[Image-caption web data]
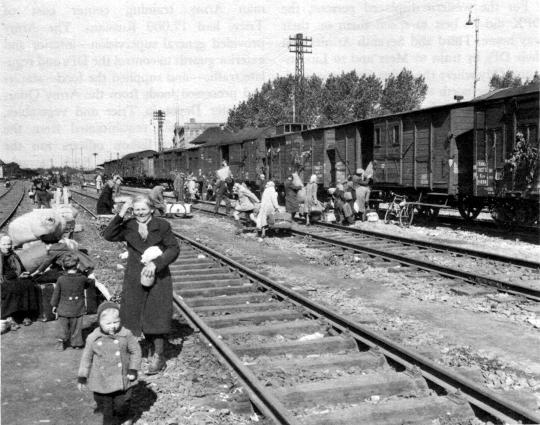 Diverses photos de la WWII - Page 9 11116
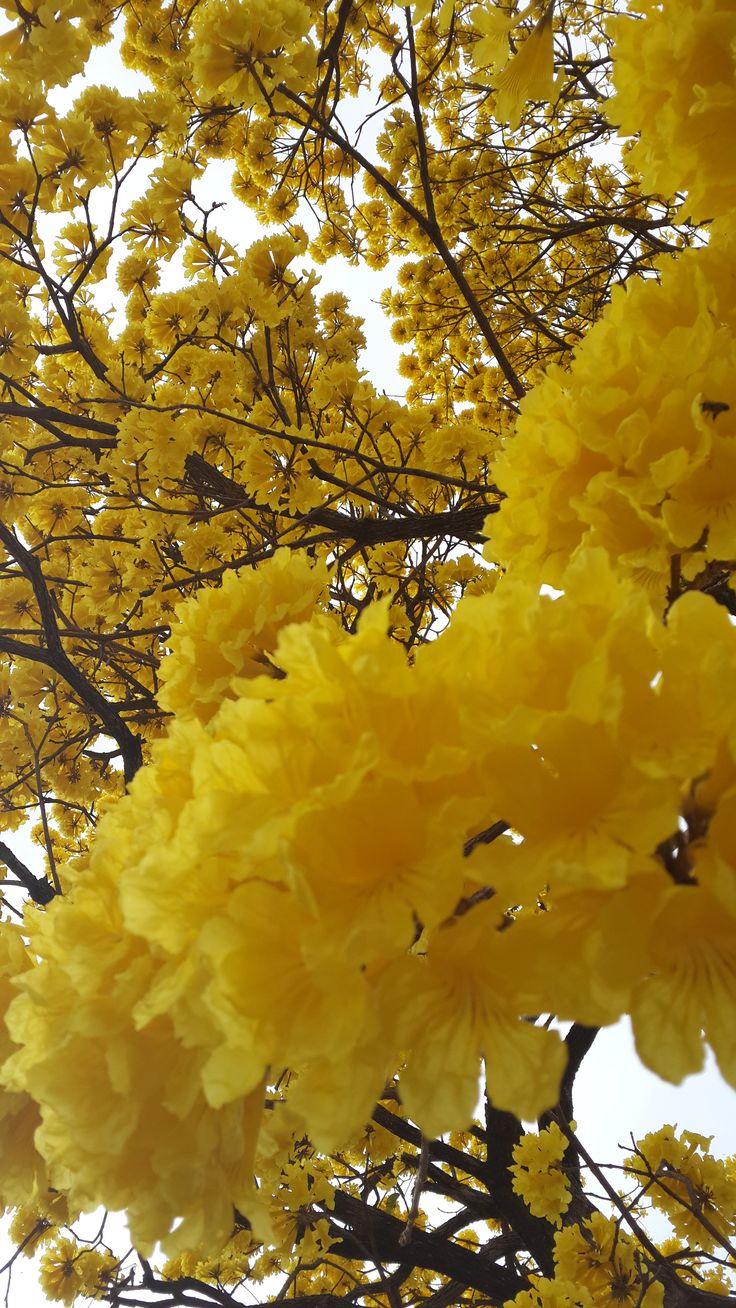 Tabebuia chrysotricha - Ipê amarelo by: Carolina Senra                                                                                                                                                                                 Mais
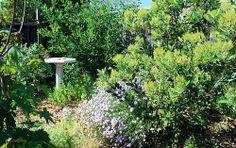 Acer macrophylla - Bigleaf Maple, Garrya elliptica 'James Roof' - James Roof Silktassle, and Heteromeles arbutifolia - Toyon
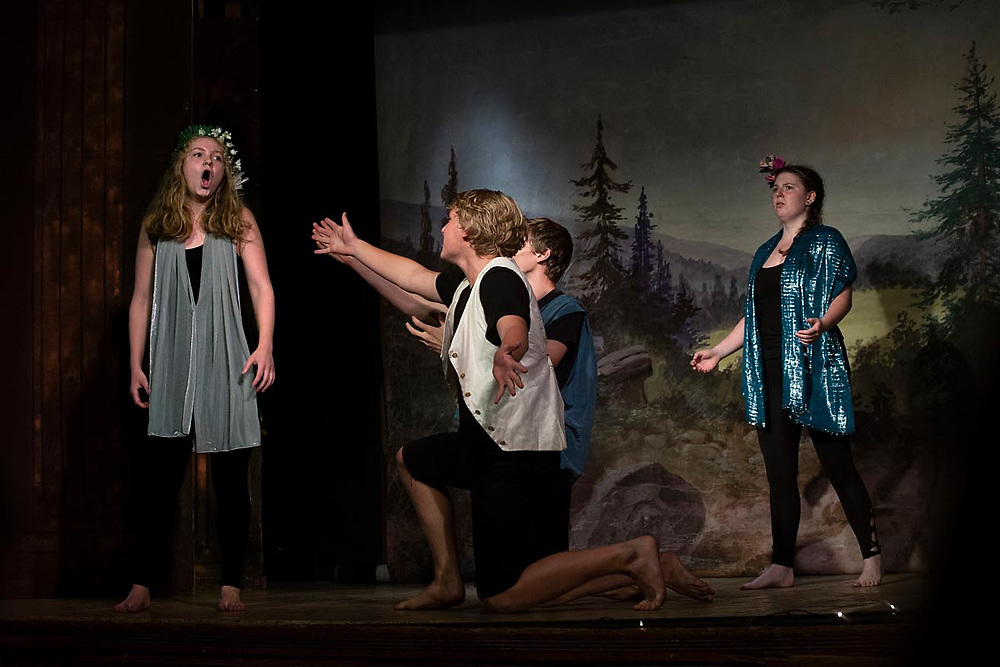 "The Chelsea Funnery's performance of ""A Midsummer Night's Dream"" in Chelsea, Vt., on July 27, 2018. (Photo by Geoff Hansen)"
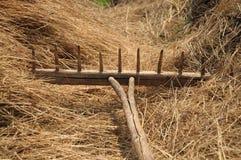 干草的木犁耙 免版税库存图片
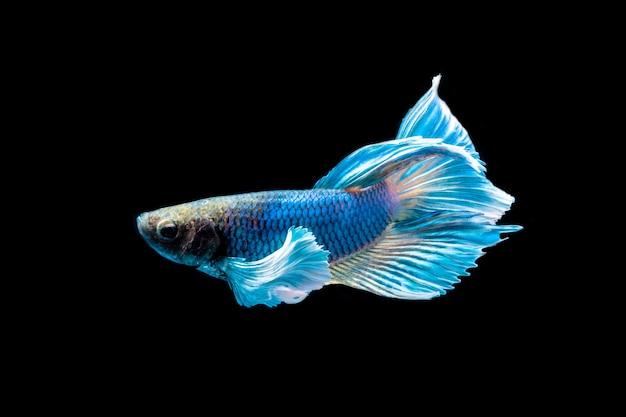Schöne farbe der siamesischen betta fische auf schwarzem hintergrund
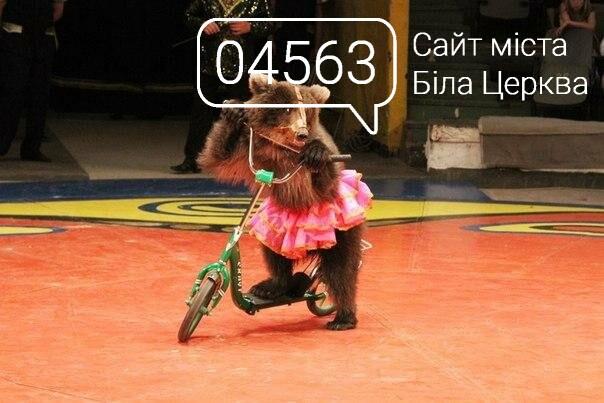 Мешканці Білої Церкви подали петицію щодо заборони пересувних цирків з тваринами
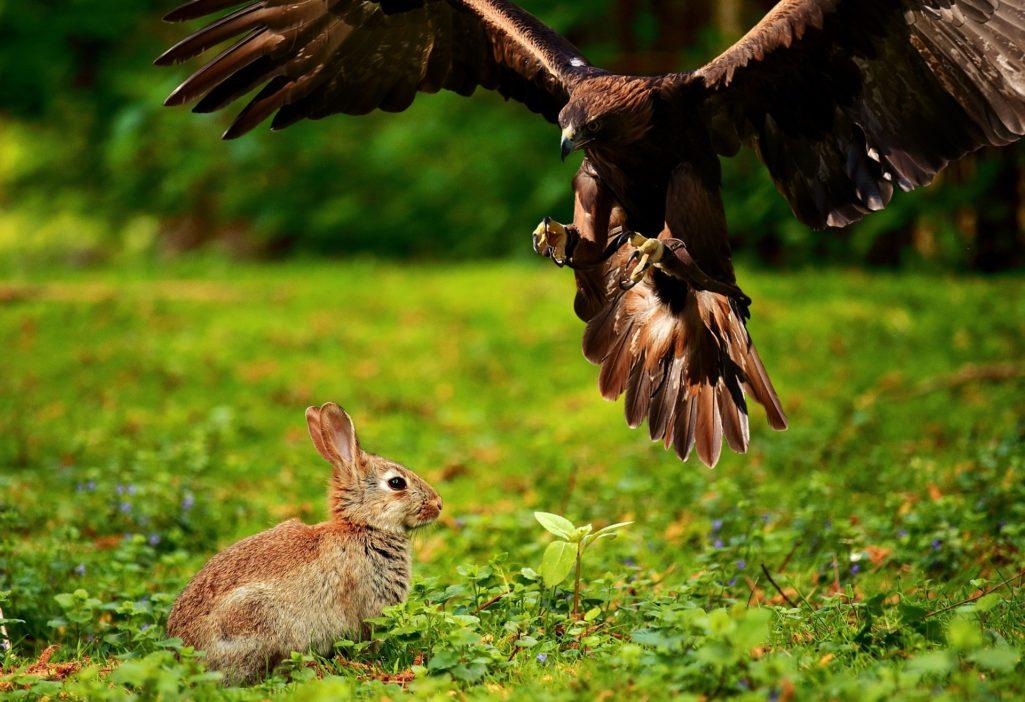 Lapin prédaté par un aigle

» **WHAT IS EXPECTED**
All pictures must be left out. Reproduce exactly the lines from the one containing "Мешканці Білої Церкви" to the final line of the entries.

» **RESPONSE**
 Мешканці Білої Церкви подали петицію щодо заборони пересувних цирків з тваринами
 Lapin prédaté par un aigle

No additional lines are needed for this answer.